Религия по существу является тем, чем никакая философия быть не может: отношение личности к личности со всем заключенным в нем риском, тайной, страхом, доверием, восхищением и томлением. И само это отношение субъекта к субъекту[180] требует, чтобы в знании о несотворенной субъективности, которым обладает субъективность сотворенная, последняя сохраняла бы нечто от нее как субъективности или тайны личностной жизни. Отсюда следует, что всякое религиозное познание содержит в себе элемент откровения; поэтому в истинной вере именно первая Истина, воплощенная в личности, открывает человеку тайну божественной субъективности: unigenitus filius, qui est in sinu patris, ipse enarravit[181]. Это знание еще дано «загадочно и как бы в зеркале», и здесь божественная субъективность всего лишь объективируется, с тем чтобы стать нам доступной. Но теперь объективация осуществляется при помощи зеркала супераналогии веры[182] в понятиях, которые избраны самим Богом как способ рассказать нам о себе, до того предела, когда последнее зеркало исчезает и мы познаем истину, становясь сами познаваемыми. Тогда раскрывается божественная субъективность как субъективность в видении, в котором божественная сущность сама возбуждает наш интеллект, чтобы привести нас к восхищению ею. И, ожидая такого состояния, сопричастность в любви дает нам в апофатическом созерцании несовершенную замену и неясное предчувствие такого единения.

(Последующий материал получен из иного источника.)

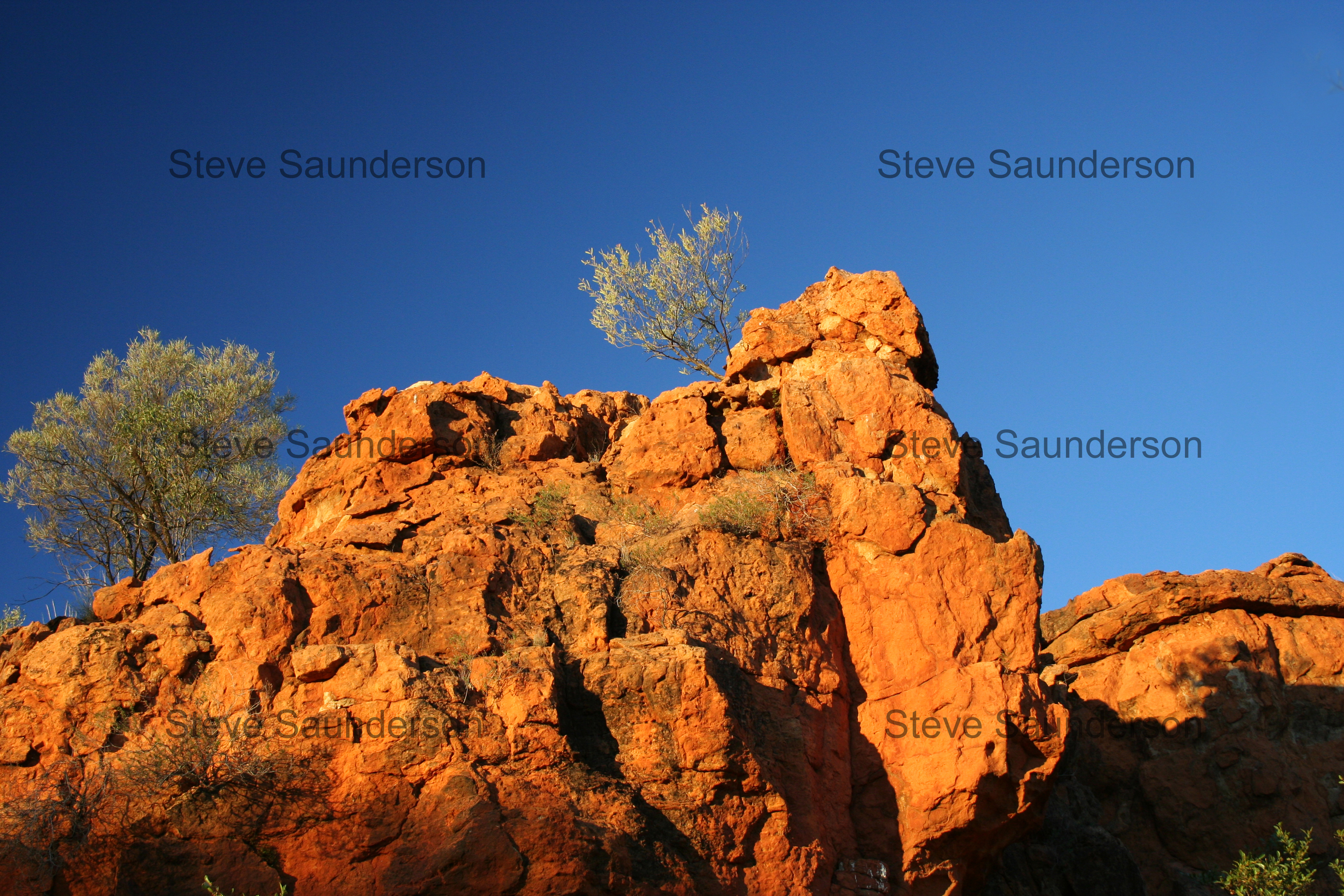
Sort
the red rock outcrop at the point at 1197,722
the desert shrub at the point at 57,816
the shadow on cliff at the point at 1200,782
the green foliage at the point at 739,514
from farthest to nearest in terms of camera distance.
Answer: the red rock outcrop at the point at 1197,722 → the shadow on cliff at the point at 1200,782 → the green foliage at the point at 739,514 → the desert shrub at the point at 57,816

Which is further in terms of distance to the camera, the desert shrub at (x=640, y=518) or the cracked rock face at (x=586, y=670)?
the desert shrub at (x=640, y=518)

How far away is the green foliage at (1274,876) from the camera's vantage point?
1155 cm

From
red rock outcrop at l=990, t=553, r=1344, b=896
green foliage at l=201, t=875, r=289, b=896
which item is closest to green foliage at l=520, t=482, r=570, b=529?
green foliage at l=201, t=875, r=289, b=896

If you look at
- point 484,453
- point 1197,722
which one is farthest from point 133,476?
point 1197,722

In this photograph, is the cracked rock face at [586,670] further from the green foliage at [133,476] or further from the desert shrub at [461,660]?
the green foliage at [133,476]

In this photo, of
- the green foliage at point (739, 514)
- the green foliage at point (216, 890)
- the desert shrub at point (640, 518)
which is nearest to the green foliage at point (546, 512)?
the desert shrub at point (640, 518)

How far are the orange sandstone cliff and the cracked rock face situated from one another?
0.03 m

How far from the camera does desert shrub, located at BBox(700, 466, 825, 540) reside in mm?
10891

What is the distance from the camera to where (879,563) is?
10922 millimetres

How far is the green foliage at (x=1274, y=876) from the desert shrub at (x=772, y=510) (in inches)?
241

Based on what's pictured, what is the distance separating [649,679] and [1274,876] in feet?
25.4

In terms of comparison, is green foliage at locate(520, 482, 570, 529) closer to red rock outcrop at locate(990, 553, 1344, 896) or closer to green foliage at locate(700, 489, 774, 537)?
green foliage at locate(700, 489, 774, 537)

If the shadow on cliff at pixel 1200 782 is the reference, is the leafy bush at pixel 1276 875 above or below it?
below

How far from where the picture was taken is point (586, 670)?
907cm
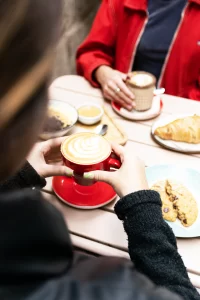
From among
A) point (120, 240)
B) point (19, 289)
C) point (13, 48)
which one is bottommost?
point (120, 240)

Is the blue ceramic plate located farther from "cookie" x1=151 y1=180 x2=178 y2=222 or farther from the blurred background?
the blurred background

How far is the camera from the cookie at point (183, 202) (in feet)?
2.97

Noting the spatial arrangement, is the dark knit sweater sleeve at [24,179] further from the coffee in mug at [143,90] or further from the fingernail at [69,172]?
the coffee in mug at [143,90]

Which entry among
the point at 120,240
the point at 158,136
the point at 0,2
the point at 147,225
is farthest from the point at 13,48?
the point at 158,136

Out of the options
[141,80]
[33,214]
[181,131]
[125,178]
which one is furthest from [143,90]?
[33,214]

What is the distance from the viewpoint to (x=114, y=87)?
1330 millimetres

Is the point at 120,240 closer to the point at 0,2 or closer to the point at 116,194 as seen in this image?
the point at 116,194

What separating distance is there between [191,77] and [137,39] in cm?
26

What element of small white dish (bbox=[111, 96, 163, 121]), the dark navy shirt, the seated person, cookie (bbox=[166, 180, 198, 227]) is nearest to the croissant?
small white dish (bbox=[111, 96, 163, 121])

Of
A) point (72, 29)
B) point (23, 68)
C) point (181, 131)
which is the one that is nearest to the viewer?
point (23, 68)

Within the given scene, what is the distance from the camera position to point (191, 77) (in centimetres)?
156

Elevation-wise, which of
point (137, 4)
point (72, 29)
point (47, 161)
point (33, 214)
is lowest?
point (72, 29)

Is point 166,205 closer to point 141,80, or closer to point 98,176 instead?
point 98,176

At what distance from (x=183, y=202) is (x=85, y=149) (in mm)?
258
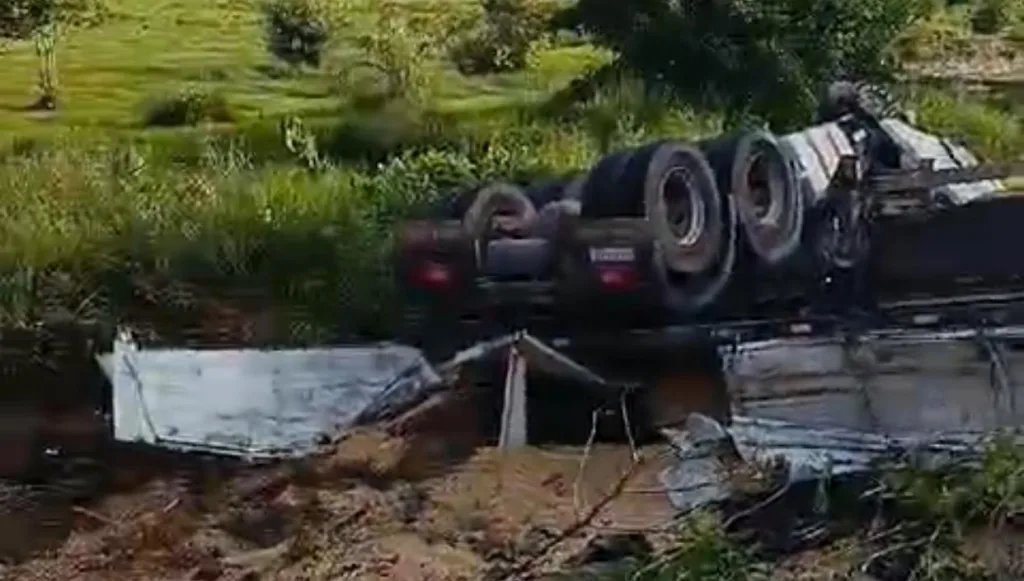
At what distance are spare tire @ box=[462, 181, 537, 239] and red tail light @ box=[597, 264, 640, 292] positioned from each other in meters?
0.47

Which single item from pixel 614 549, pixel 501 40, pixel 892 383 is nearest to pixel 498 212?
pixel 892 383

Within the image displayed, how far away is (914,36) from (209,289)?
7315 millimetres

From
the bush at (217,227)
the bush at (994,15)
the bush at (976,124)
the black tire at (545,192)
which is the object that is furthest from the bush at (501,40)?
the black tire at (545,192)

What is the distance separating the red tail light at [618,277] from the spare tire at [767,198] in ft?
2.06

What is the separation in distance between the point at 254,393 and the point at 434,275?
3.03 ft

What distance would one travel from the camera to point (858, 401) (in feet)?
21.4

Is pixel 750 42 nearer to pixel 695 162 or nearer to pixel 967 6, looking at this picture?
pixel 695 162

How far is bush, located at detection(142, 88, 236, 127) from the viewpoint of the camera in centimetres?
1141

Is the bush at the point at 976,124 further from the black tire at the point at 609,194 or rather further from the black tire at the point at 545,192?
the black tire at the point at 609,194

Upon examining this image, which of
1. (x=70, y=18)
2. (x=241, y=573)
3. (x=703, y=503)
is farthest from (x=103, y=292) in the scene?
(x=70, y=18)

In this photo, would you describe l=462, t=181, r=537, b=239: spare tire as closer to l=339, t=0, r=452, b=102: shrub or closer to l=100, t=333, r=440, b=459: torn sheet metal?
l=100, t=333, r=440, b=459: torn sheet metal

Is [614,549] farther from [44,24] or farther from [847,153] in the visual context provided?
[44,24]

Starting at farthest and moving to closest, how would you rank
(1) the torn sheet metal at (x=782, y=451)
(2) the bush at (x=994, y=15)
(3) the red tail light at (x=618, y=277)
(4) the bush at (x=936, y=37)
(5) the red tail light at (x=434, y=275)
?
(2) the bush at (x=994, y=15) < (4) the bush at (x=936, y=37) < (5) the red tail light at (x=434, y=275) < (3) the red tail light at (x=618, y=277) < (1) the torn sheet metal at (x=782, y=451)

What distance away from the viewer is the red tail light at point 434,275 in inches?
287
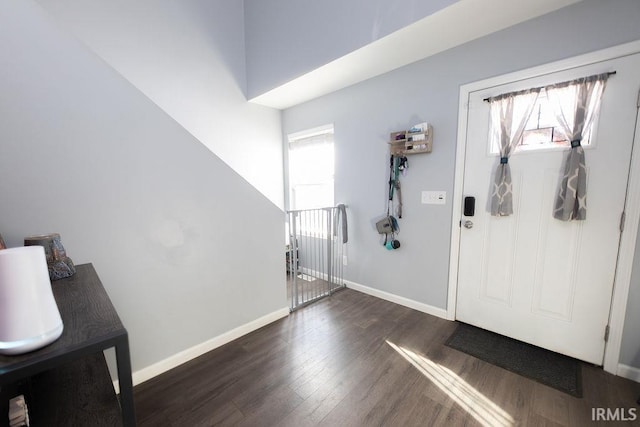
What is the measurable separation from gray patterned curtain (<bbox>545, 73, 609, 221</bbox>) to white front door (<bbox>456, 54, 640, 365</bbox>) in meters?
Answer: 0.05

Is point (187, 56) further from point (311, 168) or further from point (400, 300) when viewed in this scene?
point (400, 300)

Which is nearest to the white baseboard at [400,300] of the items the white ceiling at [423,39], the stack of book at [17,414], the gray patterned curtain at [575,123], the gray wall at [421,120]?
the gray wall at [421,120]

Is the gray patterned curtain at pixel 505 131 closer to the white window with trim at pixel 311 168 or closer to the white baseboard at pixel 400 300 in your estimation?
the white baseboard at pixel 400 300

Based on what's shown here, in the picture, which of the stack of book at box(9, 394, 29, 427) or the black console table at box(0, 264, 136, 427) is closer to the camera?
the black console table at box(0, 264, 136, 427)

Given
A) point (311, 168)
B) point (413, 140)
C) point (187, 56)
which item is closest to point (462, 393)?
point (413, 140)

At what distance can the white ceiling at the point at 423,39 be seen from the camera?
1.73 m

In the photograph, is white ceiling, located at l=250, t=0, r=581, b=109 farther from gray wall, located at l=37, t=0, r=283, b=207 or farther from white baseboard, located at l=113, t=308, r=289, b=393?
white baseboard, located at l=113, t=308, r=289, b=393

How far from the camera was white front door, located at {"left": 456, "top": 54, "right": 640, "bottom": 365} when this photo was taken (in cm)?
171

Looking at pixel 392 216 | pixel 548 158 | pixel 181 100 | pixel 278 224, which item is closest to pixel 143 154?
pixel 181 100

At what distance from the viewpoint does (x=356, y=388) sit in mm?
1737

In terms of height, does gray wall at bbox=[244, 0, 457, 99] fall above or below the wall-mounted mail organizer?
above

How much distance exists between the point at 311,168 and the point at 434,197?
178 cm

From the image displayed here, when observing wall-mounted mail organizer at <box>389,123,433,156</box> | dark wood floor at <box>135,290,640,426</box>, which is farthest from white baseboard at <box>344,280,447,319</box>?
wall-mounted mail organizer at <box>389,123,433,156</box>

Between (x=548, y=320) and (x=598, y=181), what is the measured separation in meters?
1.09
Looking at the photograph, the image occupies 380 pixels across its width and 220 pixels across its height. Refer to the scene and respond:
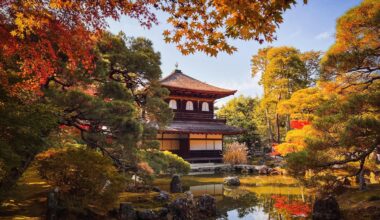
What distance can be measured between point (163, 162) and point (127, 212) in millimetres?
3651

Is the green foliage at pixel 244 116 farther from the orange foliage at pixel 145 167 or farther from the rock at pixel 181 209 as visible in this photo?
the rock at pixel 181 209

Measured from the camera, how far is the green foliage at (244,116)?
1257 inches

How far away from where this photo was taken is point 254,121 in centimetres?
3384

В целом ситуация привилегированного субъекта, познающего себя как субъект в отношении всех иных субъектов, постигаемых в виде объектов, ситуация «Я», этого мыслящего тростника среди себе подобных, ставит оригинальную проблему. Каждый из нас может сказать вместе с Сомерсетом Моэмом: «Для себя я — самая значительная личность на свете, хотя я и не забываю, что, не говоря уже о такой грандиозной концепции, как Абсолют, но даже просто с точки зрения здравого смысла, я ровно ничего на значу. Мало что изменилось бы в мире, если бы я никогда не существовал»[183]. Это очень простое замечание, но его следствия весьма далеко идущие.

Являясь для «Я» единственным субъектом как таковым среди других субъектов мира, которые открываются моим чувствам и моему интеллекту только в качестве объектов, я нахожусь в центре мироздания, как мы только что заметили. Относительно моей субъективности в действии я являюсь центром мира, «наиболее важной личностью в мире»; моя судьба — наиболее важная среди других судеб; при всей своей ничтожности я более интересен, чем все святые. Существую я, и существуют все остальные, и что бы ни случилось с другими — это всего лишь деталь картины, но то, что происходит со мной как таковым, и то, что я должен делать, имеет абсолютную значимость.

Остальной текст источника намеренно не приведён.